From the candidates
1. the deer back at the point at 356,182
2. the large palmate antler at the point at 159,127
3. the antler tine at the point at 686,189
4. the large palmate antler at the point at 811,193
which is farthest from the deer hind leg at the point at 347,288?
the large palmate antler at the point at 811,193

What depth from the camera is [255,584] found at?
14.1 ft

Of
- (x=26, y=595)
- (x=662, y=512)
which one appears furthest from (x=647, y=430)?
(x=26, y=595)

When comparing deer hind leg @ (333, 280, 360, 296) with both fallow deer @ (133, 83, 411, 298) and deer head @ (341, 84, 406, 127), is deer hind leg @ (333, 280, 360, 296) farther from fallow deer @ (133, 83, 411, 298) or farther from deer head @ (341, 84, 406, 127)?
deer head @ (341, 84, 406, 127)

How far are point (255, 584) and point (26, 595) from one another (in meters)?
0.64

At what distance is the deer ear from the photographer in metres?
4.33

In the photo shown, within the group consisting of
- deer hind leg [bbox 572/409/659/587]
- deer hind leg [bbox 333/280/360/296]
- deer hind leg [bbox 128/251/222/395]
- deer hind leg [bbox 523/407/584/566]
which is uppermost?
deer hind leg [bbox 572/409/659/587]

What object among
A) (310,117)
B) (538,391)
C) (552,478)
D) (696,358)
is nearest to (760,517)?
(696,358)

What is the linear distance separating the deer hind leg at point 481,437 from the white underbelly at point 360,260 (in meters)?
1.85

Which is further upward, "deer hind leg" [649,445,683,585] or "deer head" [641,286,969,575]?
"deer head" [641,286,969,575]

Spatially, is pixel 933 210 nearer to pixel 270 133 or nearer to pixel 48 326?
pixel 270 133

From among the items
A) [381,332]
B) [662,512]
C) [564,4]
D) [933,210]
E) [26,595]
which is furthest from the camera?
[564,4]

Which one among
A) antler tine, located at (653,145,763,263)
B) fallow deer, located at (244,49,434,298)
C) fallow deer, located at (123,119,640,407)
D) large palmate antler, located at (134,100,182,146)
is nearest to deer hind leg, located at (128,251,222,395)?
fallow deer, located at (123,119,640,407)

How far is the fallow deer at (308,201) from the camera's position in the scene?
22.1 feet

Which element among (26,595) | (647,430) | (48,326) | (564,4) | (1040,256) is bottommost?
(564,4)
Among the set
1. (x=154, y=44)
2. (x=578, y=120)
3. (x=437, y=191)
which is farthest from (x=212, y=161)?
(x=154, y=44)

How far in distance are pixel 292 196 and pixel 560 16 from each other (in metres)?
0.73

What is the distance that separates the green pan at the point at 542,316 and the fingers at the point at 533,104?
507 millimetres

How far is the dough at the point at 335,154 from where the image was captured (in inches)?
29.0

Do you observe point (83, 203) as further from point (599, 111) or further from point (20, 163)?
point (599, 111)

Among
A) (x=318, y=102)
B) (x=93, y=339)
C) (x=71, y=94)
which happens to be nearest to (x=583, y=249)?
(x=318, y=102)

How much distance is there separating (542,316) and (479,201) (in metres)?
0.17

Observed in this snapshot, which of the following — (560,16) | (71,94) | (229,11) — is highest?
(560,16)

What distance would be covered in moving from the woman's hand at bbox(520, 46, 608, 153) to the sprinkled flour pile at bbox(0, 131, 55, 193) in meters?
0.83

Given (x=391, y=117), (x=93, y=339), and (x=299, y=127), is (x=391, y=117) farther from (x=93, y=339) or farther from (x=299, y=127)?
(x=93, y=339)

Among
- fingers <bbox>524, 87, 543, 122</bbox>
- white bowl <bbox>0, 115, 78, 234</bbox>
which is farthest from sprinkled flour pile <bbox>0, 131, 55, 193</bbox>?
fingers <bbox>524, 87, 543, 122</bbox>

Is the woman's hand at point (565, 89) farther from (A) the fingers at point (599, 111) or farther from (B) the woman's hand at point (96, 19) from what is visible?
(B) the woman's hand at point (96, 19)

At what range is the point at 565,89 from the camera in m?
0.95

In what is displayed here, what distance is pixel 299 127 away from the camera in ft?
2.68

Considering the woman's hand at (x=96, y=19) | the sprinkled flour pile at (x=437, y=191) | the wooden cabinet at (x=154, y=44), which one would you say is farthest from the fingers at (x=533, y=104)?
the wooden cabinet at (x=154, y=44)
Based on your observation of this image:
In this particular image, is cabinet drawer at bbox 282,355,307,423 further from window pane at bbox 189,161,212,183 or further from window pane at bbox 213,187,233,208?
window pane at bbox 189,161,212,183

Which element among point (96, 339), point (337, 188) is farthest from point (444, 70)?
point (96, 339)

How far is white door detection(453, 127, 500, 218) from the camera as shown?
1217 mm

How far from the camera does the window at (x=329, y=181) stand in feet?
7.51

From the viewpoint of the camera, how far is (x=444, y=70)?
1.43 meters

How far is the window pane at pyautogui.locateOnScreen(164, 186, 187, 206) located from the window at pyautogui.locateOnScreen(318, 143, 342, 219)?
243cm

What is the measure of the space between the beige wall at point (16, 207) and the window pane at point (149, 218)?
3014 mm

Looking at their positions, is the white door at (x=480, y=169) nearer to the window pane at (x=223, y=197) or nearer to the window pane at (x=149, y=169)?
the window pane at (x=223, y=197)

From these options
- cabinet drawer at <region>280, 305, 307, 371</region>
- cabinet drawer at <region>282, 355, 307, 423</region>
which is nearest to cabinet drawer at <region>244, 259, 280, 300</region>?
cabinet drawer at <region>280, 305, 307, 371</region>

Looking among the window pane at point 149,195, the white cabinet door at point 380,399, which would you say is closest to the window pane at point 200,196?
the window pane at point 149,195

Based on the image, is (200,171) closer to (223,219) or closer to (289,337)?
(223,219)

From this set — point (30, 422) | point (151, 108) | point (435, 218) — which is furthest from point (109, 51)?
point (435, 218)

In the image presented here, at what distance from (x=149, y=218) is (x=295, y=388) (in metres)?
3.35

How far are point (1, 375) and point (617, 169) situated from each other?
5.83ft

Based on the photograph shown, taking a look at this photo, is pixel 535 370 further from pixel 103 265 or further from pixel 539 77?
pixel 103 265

WRITTEN EXERCISE: Copy out the lines of the records from the line holding "Based on the photograph" through the end of the records, both ends included.

RESULT OF THIS TASK:
Based on the photograph shown, taking a look at this photo, is pixel 535 370 further from pixel 103 265 or further from pixel 539 77?
pixel 103 265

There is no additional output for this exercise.